(To do):
In the forum posts about Harry Potter below, which bookstore was Kathy A working at when the books took off in the US?

(Page):
I like the books a lot, and find them very engaging, and I admire the way that JKR blends genres and plays around with language. But the Harry Potter phenomenon is wholly disproportionate to the books themselves; however, I do love that a whole generation of people (a couple of generations, even) got caught up in fannishness - especially BOOK fandom - and got to connect with one another through shared love of a nonexistant 'verse. That's fab. (And some of the Wizard Rock music dealing with the release of the final book, and the strange bittersweet sense of everything reaching an end, encapsulates this whole sense of fannishness and inclusiveness and connection rather nicely.)


Hil R. - Dec 13, 2008 6:02:43 pm PST #8133 of 28427
Sometimes I think I might just move up to Vermont, open a bookstore or a vegan restaurant. Adam Schlesinger, z''l

I remember I was on Martha's Vineyard the summer that the third HP book came out. That one was released in the UK a few weeks before the US release. There's an annual charity auction on the Vineyard, and someone had bought a UK edition and donated it to the auction. I'd heard of Harry Potter before, but just in a sort of "Oh, that's the new popular elementary school book" way. Many of the other people at the auction who didn't have school-age kids had never heard of it. All of the kids at the auction were begging their parents to bid on it. It ended up going for several hundred dollars, IIRC.


Kathy A - Dec 13, 2008 6:58:38 pm PST #8134 of 28427
We're very stretchy. - Connie Neil

The Christmas season after the third HP book came out was when it exploded here in the US. I was working at Waldenbooks, and we went from complete nonrecognition of the name in August to not being able to keep them in stock in October, and it just got worse through December. We got daily shipments of the three books from Monday through Friday, but we'd never know which book(s) would show up that day, so we'd have a tall stack of HPSS, none of HPCoS, and a few HPPoA, and then two days later, the stack heights would change again. The demand was just insane!

(Provided material):
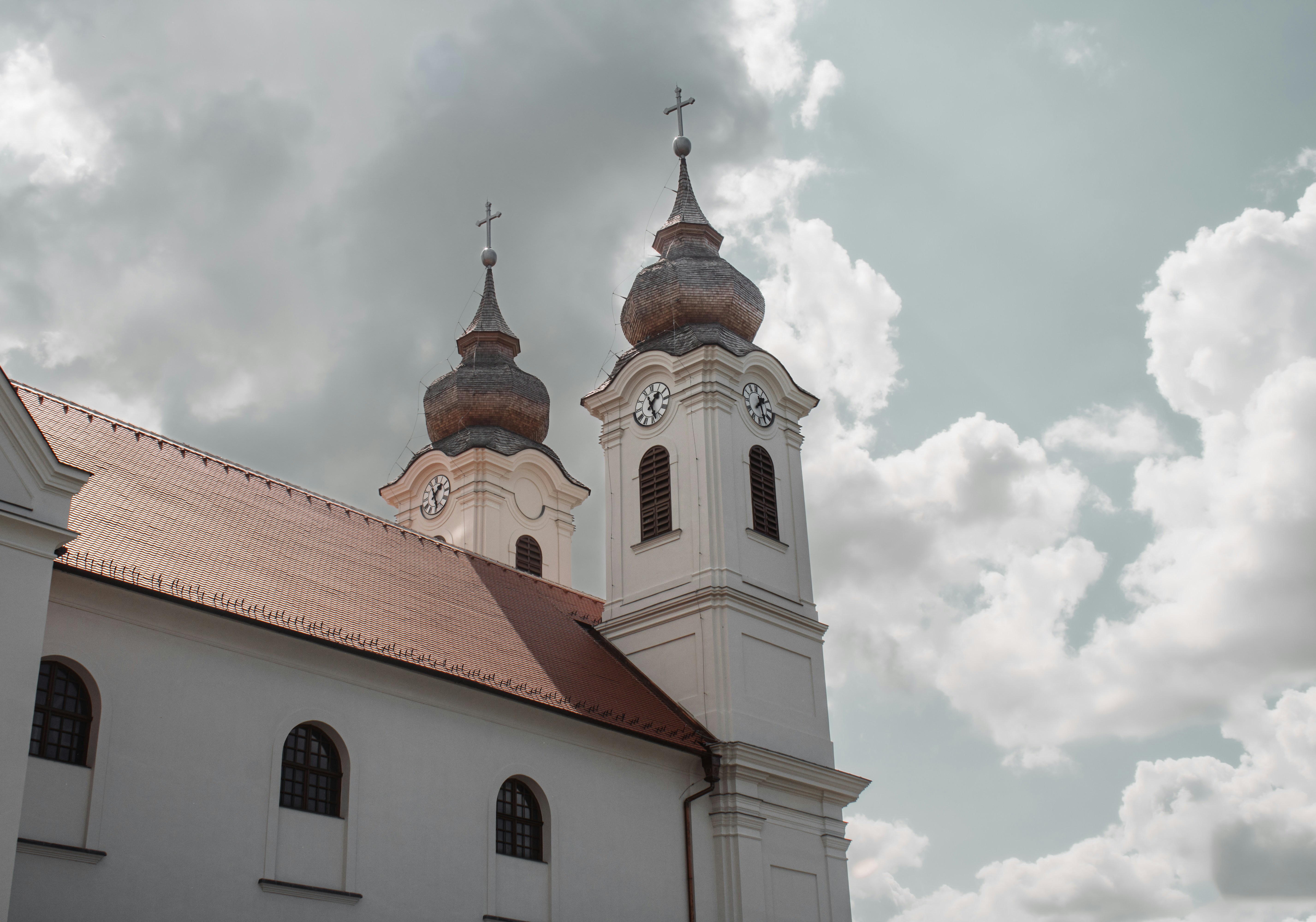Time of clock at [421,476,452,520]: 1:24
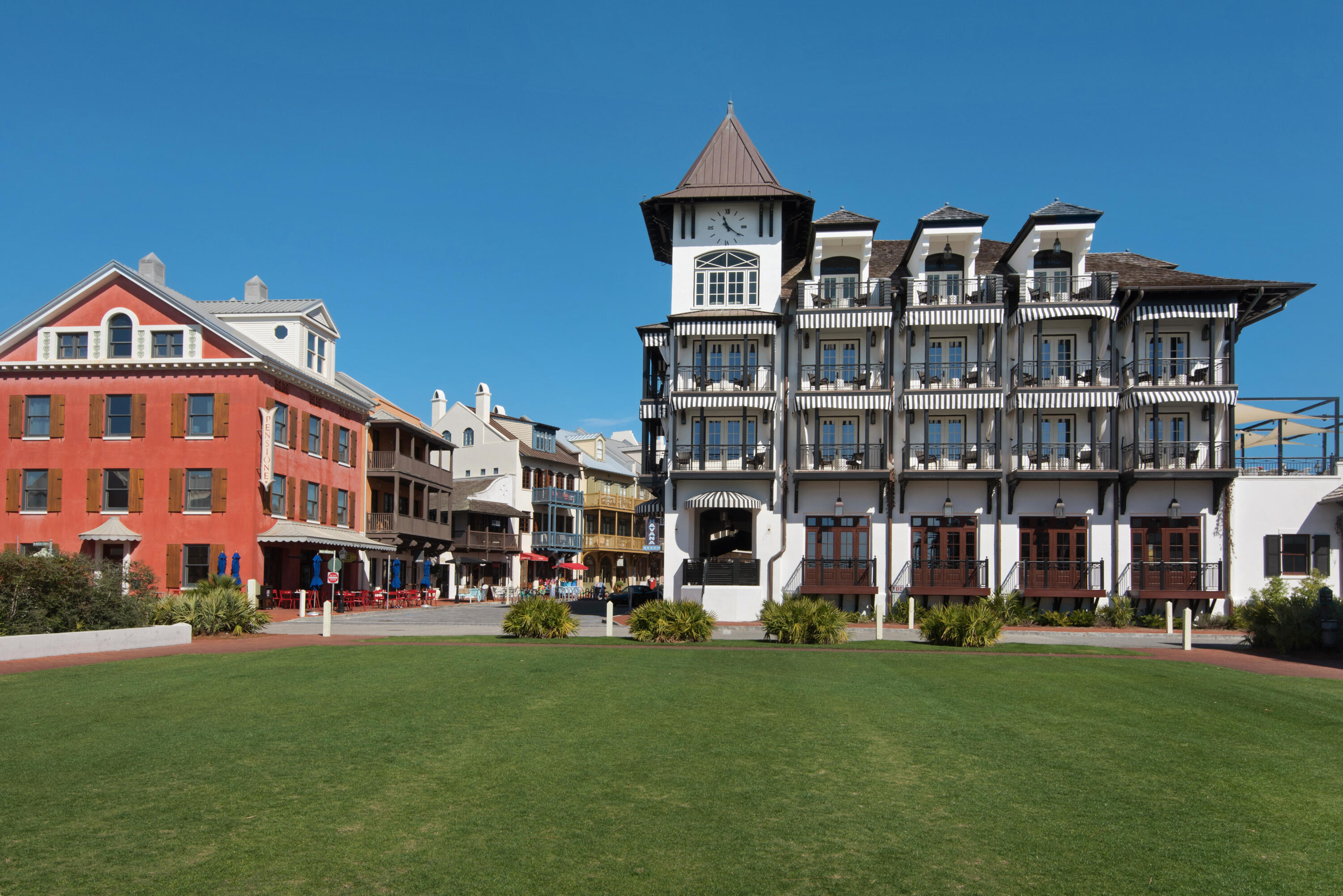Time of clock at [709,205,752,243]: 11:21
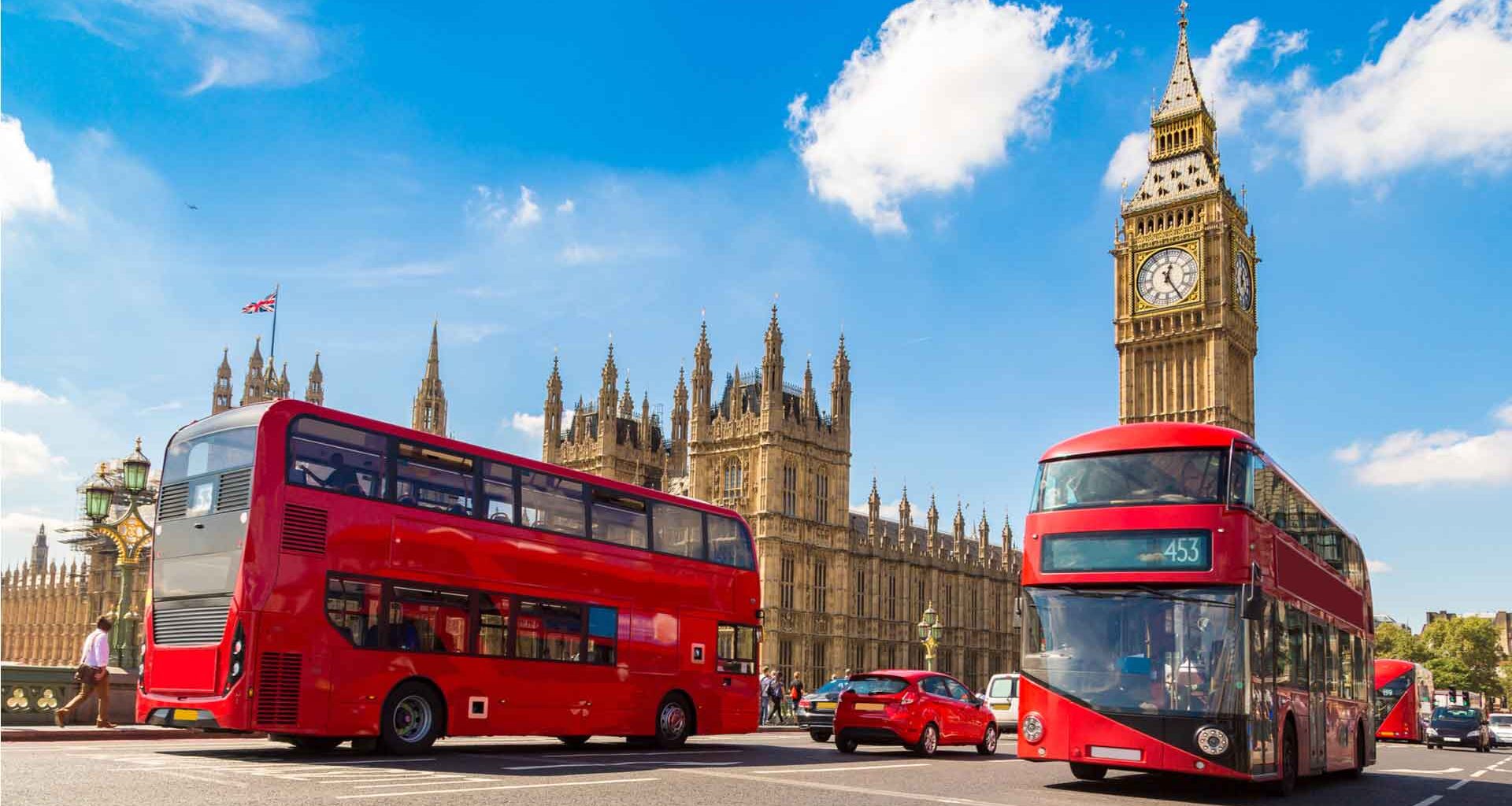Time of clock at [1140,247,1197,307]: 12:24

--

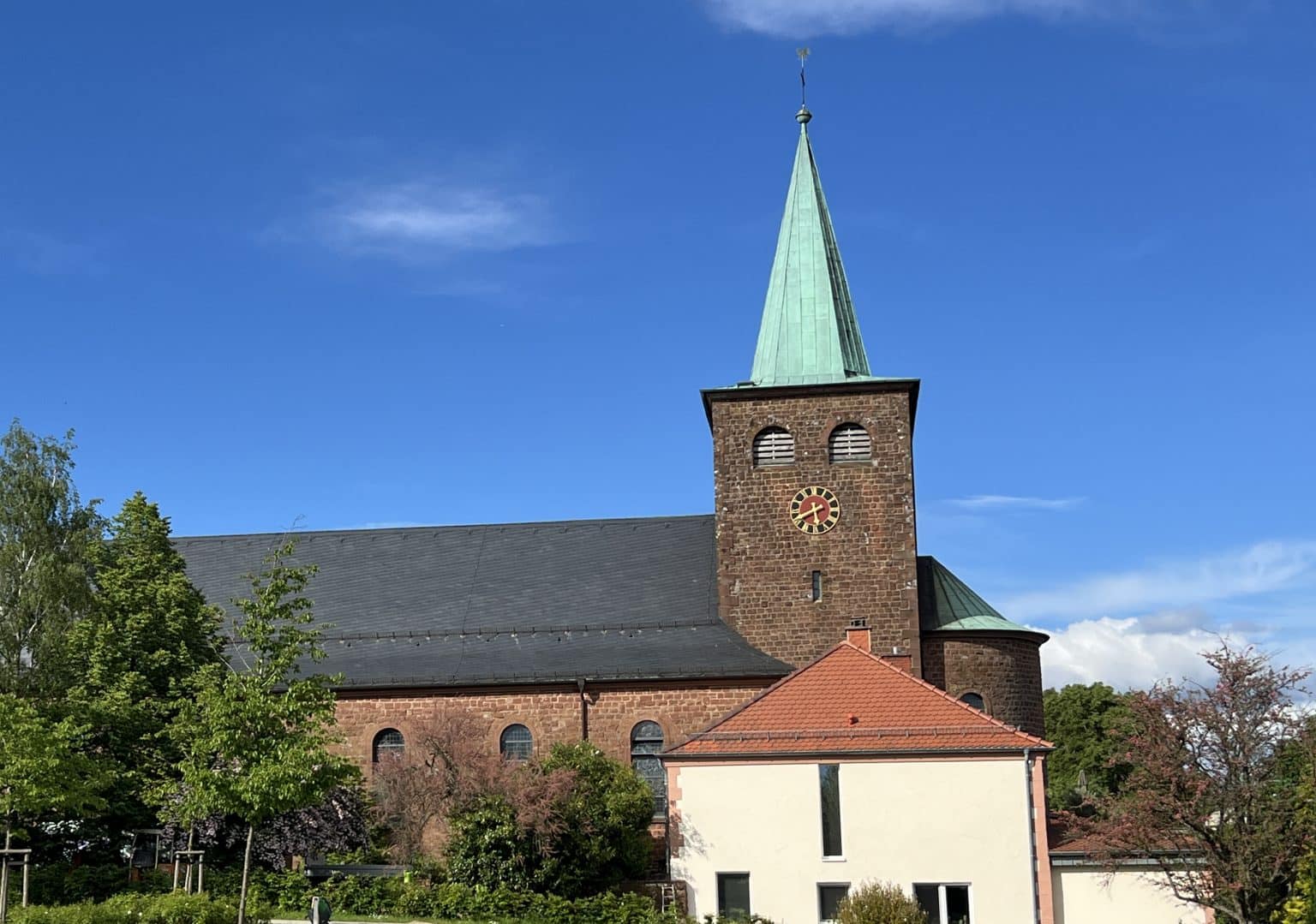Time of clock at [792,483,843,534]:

(Task response):
Waldenbooks